**Instructions:**
A: From the John Waterfield passage, extract the text starting with "Why – I will" and going on through "for all of us.", copying it word for word.
B: Extend the John Waterfield passage by writing what comes after its final sentence.

John Waterfield 

has a doctorate in English literature from Oxford University. He has lived for a number of years in Germany, and is deeply immersed in German culture. He has spent most of his life as a music teacher, and is now working full time as a translator. His book of poems, 'Lost Children', was published by Mellen Poetry Press in 2001. A more recent poem of his is part of the Inspired Poems anthology.

Why – I will speak in my own person now – was I drawn to the Duino Elegies? Because they are so imbued with the consciousness of loss. With the tragic sense of inevitable separation which is an unavoidable concomitant of life on this beautiful, breathing and fragile planet.

I could not have come to appreciate this so deeply, had my wife not died, aged 33, of cancer in 1985. I have written of that in my poems, and elsewhere; it does not seem appropriate to say more about it here.

Rilke, I believe, was fully open to the suffering of life, as few human individuals have been – perhaps Gustav Mahler was another – without ever giving way to the self-centredness of self-pity. What he personally suffered, in terms of his individual life, was transmuted, universalised. It became part of what is meant by being human. That is the point where we can meet him. That is the meeting point for all of us.

**Supplied data:**
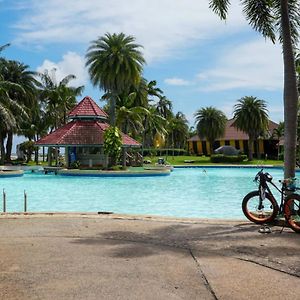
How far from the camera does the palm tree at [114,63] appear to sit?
38.9 meters

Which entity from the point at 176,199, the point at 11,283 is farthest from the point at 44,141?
the point at 11,283

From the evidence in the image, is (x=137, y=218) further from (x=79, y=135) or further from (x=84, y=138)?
(x=79, y=135)

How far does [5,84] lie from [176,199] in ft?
92.4

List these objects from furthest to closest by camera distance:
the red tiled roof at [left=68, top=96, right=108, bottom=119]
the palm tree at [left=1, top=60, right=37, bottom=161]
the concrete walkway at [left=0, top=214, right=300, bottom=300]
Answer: the palm tree at [left=1, top=60, right=37, bottom=161], the red tiled roof at [left=68, top=96, right=108, bottom=119], the concrete walkway at [left=0, top=214, right=300, bottom=300]

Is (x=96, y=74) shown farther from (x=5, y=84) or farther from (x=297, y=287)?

**Your responses:**
A:
Why – I will speak in my own person now – was I drawn to the Duino Elegies? Because they are so imbued with the consciousness of loss. With the tragic sense of inevitable separation which is an unavoidable concomitant of life on this beautiful, breathing and fragile planet.

I could not have come to appreciate this so deeply, had my wife not died, aged 33, of cancer in 1985. I have written of that in my poems, and elsewhere; it does not seem appropriate to say more about it here.

Rilke, I believe, was fully open to the suffering of life, as few human individuals have been – perhaps Gustav Mahler was another – without ever giving way to the self-centredness of self-pity. What he personally suffered, in terms of his individual life, was transmuted, universalised. It became part of what is meant by being human. That is the point where we can meet him. That is the meeting point for all of us.

B:
The slayer and the slain
have nothing to explain
and nothing to deny.
Tell me why, tell me why.

We will meet each other eventually, the perpetrator and the victim, the slayer and the slain, the exploiter and the exploited – meet each other in the blue zone, or is it the ultraviolet, the place anyway where there can be no dissembling of intentions, and everything is exactly as it is – and we will see that we were one all along, that we are all human, that nothing divides us. I believe this will come, with the certainty of sunrise.